╭──

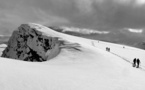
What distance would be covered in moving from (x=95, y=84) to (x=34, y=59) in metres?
40.8

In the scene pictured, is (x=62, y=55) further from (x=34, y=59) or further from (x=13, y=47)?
(x=13, y=47)

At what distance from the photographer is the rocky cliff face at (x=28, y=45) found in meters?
47.0

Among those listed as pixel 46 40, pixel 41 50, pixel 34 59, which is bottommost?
pixel 34 59

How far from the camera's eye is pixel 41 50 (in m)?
48.1

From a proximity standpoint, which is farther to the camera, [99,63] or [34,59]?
[34,59]

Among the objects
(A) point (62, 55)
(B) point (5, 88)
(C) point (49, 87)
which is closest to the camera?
(B) point (5, 88)

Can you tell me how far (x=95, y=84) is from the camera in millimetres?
10680

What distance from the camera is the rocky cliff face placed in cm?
4697

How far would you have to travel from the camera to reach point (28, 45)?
181 feet

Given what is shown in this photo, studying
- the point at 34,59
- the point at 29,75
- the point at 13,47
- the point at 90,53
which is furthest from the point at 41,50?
the point at 29,75

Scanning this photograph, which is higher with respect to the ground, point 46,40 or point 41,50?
point 46,40

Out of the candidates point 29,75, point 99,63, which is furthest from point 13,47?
point 29,75

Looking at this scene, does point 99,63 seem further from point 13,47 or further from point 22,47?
point 13,47

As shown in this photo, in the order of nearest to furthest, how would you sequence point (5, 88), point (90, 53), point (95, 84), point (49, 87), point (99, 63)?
point (5, 88)
point (49, 87)
point (95, 84)
point (99, 63)
point (90, 53)
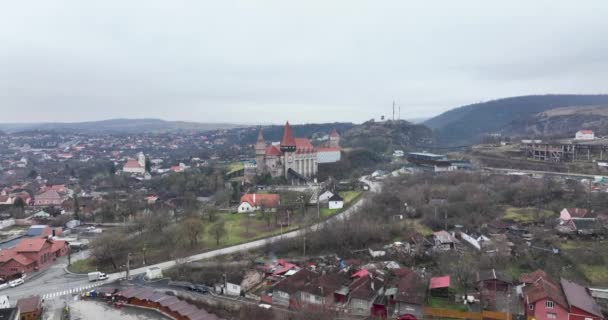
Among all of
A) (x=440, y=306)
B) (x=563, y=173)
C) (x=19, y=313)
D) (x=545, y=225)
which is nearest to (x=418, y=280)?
(x=440, y=306)

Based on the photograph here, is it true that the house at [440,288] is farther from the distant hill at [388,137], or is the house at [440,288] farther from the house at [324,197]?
the distant hill at [388,137]

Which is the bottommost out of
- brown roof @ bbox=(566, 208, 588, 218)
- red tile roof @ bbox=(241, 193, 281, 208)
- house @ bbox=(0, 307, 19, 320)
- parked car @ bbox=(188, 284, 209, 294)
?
parked car @ bbox=(188, 284, 209, 294)

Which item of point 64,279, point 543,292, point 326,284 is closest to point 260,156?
point 64,279

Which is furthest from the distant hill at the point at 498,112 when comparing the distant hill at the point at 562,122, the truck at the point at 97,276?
the truck at the point at 97,276

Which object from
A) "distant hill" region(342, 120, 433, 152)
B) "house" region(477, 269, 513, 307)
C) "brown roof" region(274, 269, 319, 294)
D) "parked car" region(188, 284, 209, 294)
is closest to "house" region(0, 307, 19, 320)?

╰──

Print the entries above exactly, taking out only the pictures.

▶ PROBLEM SOLUTION:
What distance would be covered in moving from (x=95, y=84) to (x=34, y=59) in metres?
40.8

In the scene pictured, is (x=62, y=55) further from (x=34, y=59) or further from (x=13, y=47)?
(x=13, y=47)

At what distance from the photographer is the rocky cliff face at (x=28, y=45) found in meters?
47.0

Among those listed as pixel 46 40, pixel 41 50, pixel 34 59, which is bottommost?
pixel 34 59

How far from the camera's eye is pixel 41 50 (in m)?
48.1

From a proximity standpoint, which is farther to the camera, [99,63] or [34,59]?
[34,59]

Among the objects
(A) point (62, 55)
(B) point (5, 88)
(C) point (49, 87)
which is closest to the camera?
(B) point (5, 88)

Can you tell me how far (x=95, y=84) is from the camera in millimetres?
10680

What distance from the camera is the rocky cliff face placed in cm?
4697

How far would you have to travel from the camera to reach point (28, 45)?
181 feet

Given what is shown in this photo, studying
- the point at 34,59
- the point at 29,75
- the point at 13,47
- the point at 90,53
which is furthest from the point at 41,50?
the point at 29,75

Scanning this photograph, which is higher with respect to the ground, point 46,40 or point 41,50?
point 46,40

Out of the candidates point 29,75, point 99,63, which is furthest from point 13,47?
point 29,75

Looking at this scene, does point 99,63 seem further from point 13,47 or further from point 22,47?
point 13,47

As shown in this photo, in the order of nearest to furthest, how would you sequence point (5, 88), point (90, 53), point (95, 84), point (49, 87), point (99, 63)?
point (5, 88)
point (49, 87)
point (95, 84)
point (99, 63)
point (90, 53)
Among all of
A) (x=440, y=306)
B) (x=563, y=173)
C) (x=19, y=313)
D) (x=545, y=225)
which is nearest to (x=418, y=280)?
(x=440, y=306)

Based on the photograph here, is it true that the house at [440,288] is farther from the distant hill at [388,137], or is the house at [440,288] farther from the house at [324,197]?
the distant hill at [388,137]

Which is the bottommost out of
- brown roof @ bbox=(566, 208, 588, 218)
- red tile roof @ bbox=(241, 193, 281, 208)
- house @ bbox=(0, 307, 19, 320)
- parked car @ bbox=(188, 284, 209, 294)
?
parked car @ bbox=(188, 284, 209, 294)

Which item of point 64,279, point 543,292, point 326,284 is closest to point 260,156?
point 64,279

Which is furthest from the distant hill at the point at 498,112 when comparing the distant hill at the point at 562,122, the truck at the point at 97,276?
the truck at the point at 97,276

Which object from
A) "distant hill" region(342, 120, 433, 152)
B) "house" region(477, 269, 513, 307)
C) "brown roof" region(274, 269, 319, 294)
D) "parked car" region(188, 284, 209, 294)
is closest to "house" region(0, 307, 19, 320)?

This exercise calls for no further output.